§ **Task A**:
From the message on Symfony's third-party dependencies, copy the passage starting at "On 28.01.2011, at" and ending at "not decide anything.".
§ **Task B**:
Write the next part of the email about third-party dependencies in Symfony components, picking up after its last sentence.

On 28.01.2011, at 10:33, Fabien Potencier wrote:

> During the weekly Symfony meeting yesterday, we talked about third-party 
> dependencies in the framework in general, and more specifically in 
> components. No consensus was found, and so we decided to not decide anything. 
> After this meeting, Johannes, Bernhard, and myself exchanged some emails on 
> the topic. Why the three of us? Because Johannes manages the security 
> component (and it has a dependency on Doctrine DBAL for ACL), and Bernhard 
> manages the form/validator components (and they have an optional dependency 
> on Doctrine). As the developers in charge of the maintenance of these 
> components, we have of course a rather strong opinion on how things need to 
> be done.
> 
> As we don't believe that we can make everyone happy, here is what we think is 
> the best for the project:
> 
> The Component sub-namespace hosts libraries that can be used standalone. They 
> *must* not have any mandatory externals dependencies (they can however have 
> limited mandatory dependencies on other Symfony2 components -- like Form and 
> Validator for instance).

§ **Available data**:
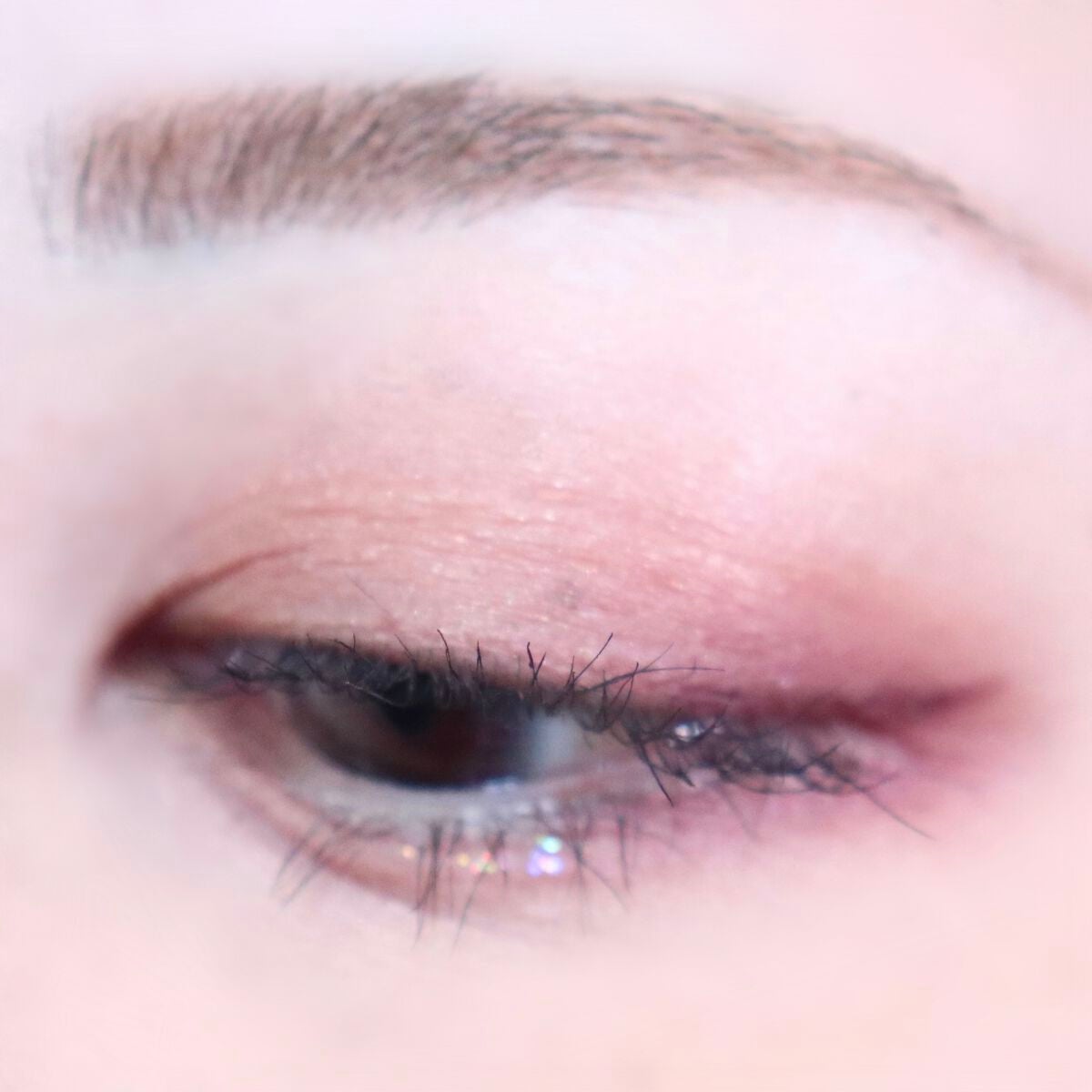 レ キャトル オンブル/CHANEL/アイシャドウパレットを使ったクチコミ(3枚目)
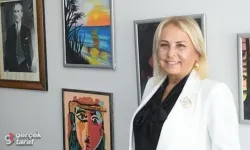 Samsun Otizmli Çocuklar Derneği’nde Mihriban Akyüz Güven Tazeledi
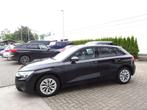 Audi A3 40TFSie PHEV S-Tronic VIRTUAL,CARPLAY,NAVI,LEDER, Autos, Audi, Achat, https://public.car-pass.be/vhr/5b3aa825-f78d-47cc-a78a-924d58bc6017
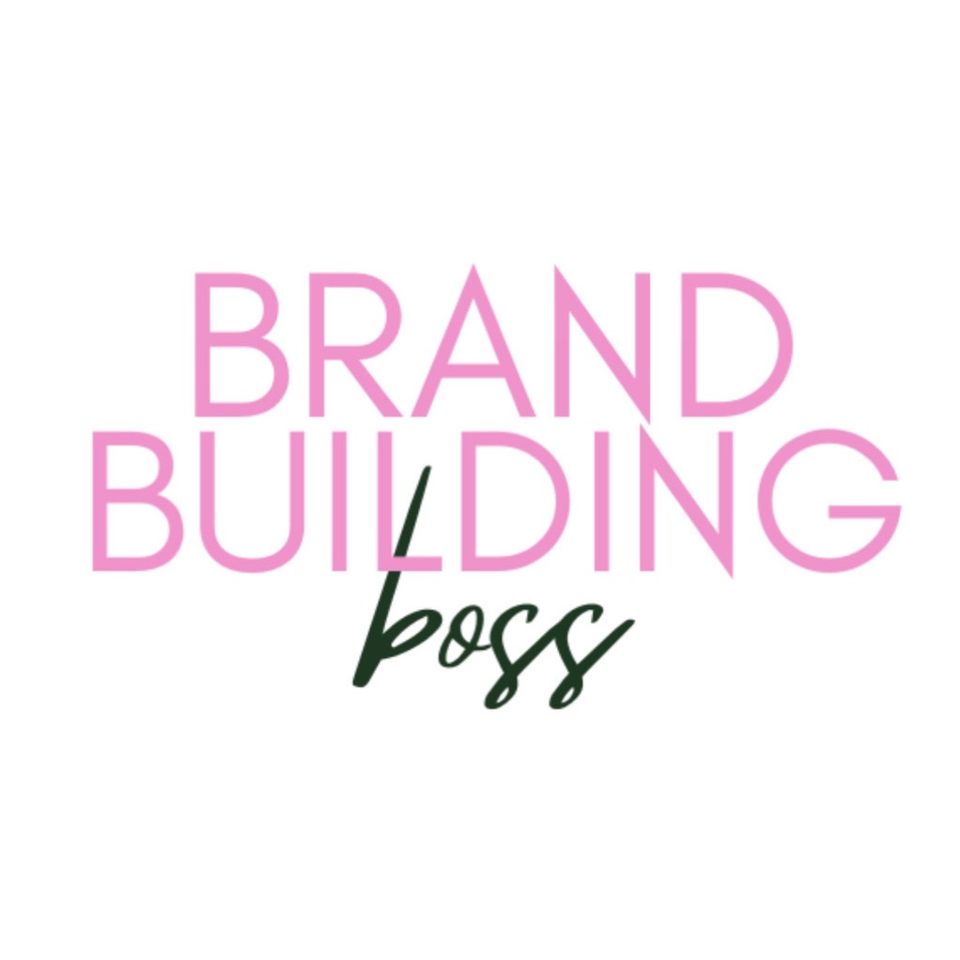 Group avatar for Brand Building Wig Makers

§ **Your response A**:
On 28.01.2011, at 10:33, Fabien Potencier wrote:

> During the weekly Symfony meeting yesterday, we talked about third-party 
> dependencies in the framework in general, and more specifically in 
> components. No consensus was found, and so we decided to not decide anything.

§ **Your response B**:
> 
> For some features, components *may* have optional dependencies on third-party 
> libraries that we, as the Symfony core team, support (as of today, it mostly 
> means Doctrine, Swiftmailer, and Twig).
> 
> The goal is to make the components as useful as possible when used outside 
> the Symfony2 context. So, if someone wants to use the Security component 
> without the Symfony MVC framework, he should be able to do so. Of course, if 
> he uses Propel, and not Doctrine, he is on his own. But if he uses Doctrine, 
> he has a complete and working package that works standalone.
> 
> Although we implement support for certain dependencies ourselves, there is 
> (and must be) a clear interface that allows to replace it by custom 
> implementations.
> 
> So, what about the Propel guy then? As we don't have a Propel bundle, it
> changes nothing for him. We don't have support in the component, but we don't 
> have support in the framework either. Of course, people willing to contribute 
> support for other libraries (like Propel, Zend Mailer, or Smarty for 
> instance) can do so in a Bundle, in the library itself, or in yet another 
> "tie-in" library that they distribute themselves. But that won't be part of 
> the core framework.
> 
> We think this is the best compromise we can find.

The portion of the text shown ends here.